A novel device based on the popular fidget spinner toy has been shown to be effective for point-of-care (POC) diagnosis of UTI and could be useful in low-resource settings. The study has been published in Nature Biomedical Engineering.

UTI is a common problem worldwide and in modern laboratories is usually diagnosed using culture and sensitivity testing to identify and appropriately target the pathogen. However, in low-resource settings, such as rural areas, these diagnostic tests are often not available; thus, diagnosis is instead based on symptoms alone and patients are prescribed broad-spectrum antibiotics, with associated sequelae including antibiotic resistance and harm to the patients’ microbiome. POC testing (POCT) devices are, therefore, in demand to reduce the need for laboratory diagnosis and improve accuracy of antibiotic prescriptions.

Credit: Lisa Zador/PhotoDisc/Getty Images

Based on this necessity, Michael and colleagues developed a diagnostic fidget spinner (Dx-FS) that uses the centrifugal force generated by spinning the device to act like a centrifuge. Urine from a patient suspected to have a UTI is applied to the sample chamber and the device is spun. Spinning the Dx-FS causes bacteria present in the urine sample to become lodged on a nitrocellulose membrane, where they can then be detected with the naked eye using colorimetry.

The device is spun by hand to create centrifugal force but has a relatively low spinning speed. The speed of spinning is operator dependent and also slows over the course of a minute after it is pushed. These variabilities were accommodated in the Dx-FS by engineering the microfluidics using fluid-assisted separation technology (FAST), which maintains the filtration efficiency of the device and also enables uniform spreading of any bacterial cells present over the membrane. The operator-dependent aspects of the Dx-FS function were tested by asking operators of various ages (19–45 years) to spin the device. Large variations in spin speed were noted, but integration of FAST into the early model meant that only one or two manual spins (taking 1–3 minutes) were needed to distribute the 1 ml sample volume, regardless of the operator.

In order to make Dx-FS as straightforward and useful as possible, the operation of the device was simplified to include just three steps: sample injection (administration of 1 ml urine using a plastic pipette through the inlet hole), bacterial enrichment (spinning of the device until the sample is filtered), and detection (removal of FAST solution and addition of detection solution and spinning until the detection solution is in the membrane chamber, after which the colour change is measured and translated into bacterial load). The colour change was measured using an integrated WST-8 assay. This assay uses an electron mediator to receive electrons from bacterial cells and transfer them to the WST-8, causing a colour change to an orange formazan dye, which can be detected with the naked eye and compared to a colour chart to levels of viable bacteria.

Having ensured that the Dx-FS complied with WHO-assured standards, the authors went on to test the device in the field in Tiruchirappalli, India, an area where most patients come from rural areas and prescription of antibiotics for UTI is generally based on symptoms rather than a clinical diagnosis. In this study, samples were collected from 39 patients and tested using the Dx-FS and conventional urinalysis and culturing in a hospital laboratory. The results achieved using culture and Dx-FS were comparable and independent of patient gender and age, and of bacterial strain. The presence of bacteria in the urine could be detected within 50 minutes, meaning that appropriate antibiotics could be quickly offered.

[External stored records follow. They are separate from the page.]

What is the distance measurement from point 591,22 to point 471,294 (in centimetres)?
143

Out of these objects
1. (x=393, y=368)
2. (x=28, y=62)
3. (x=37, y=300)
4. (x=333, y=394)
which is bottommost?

The Dx-FS was further refined by addition of an antimicrobial susceptibility test (AST) to develop the Fidget-AST. On-device AST for Escherichia coli (which causes ~80% of UTIs) was able to discriminate samples that were resistant or susceptible to ciprofloxacin or cefazolin. Although Fidget-AST was only tested for E. coli in this study, future work could test different causative bacteria.

The presence of bacteria in the urine could be detected within 50 minutes, meaning that appropriate antibiotics could be quickly offered

For Dx-FS to be usable as a POCT platform in resource-poor areas, it must be possible for it to be used without laboratory facilities, expert operators or power supplies and it must be cost effective. As the material cost of a single Dx-FS device, which can test 2 samples, is estimated at just US$0.48 (which can be further minimized by scaling), the device has considerable potential. “Overall, the results demonstrate that the Dx-FS is a disruptive technology that meets the need for UTI management using POCT devices, especially in resource-limited settings,” the authors conclude.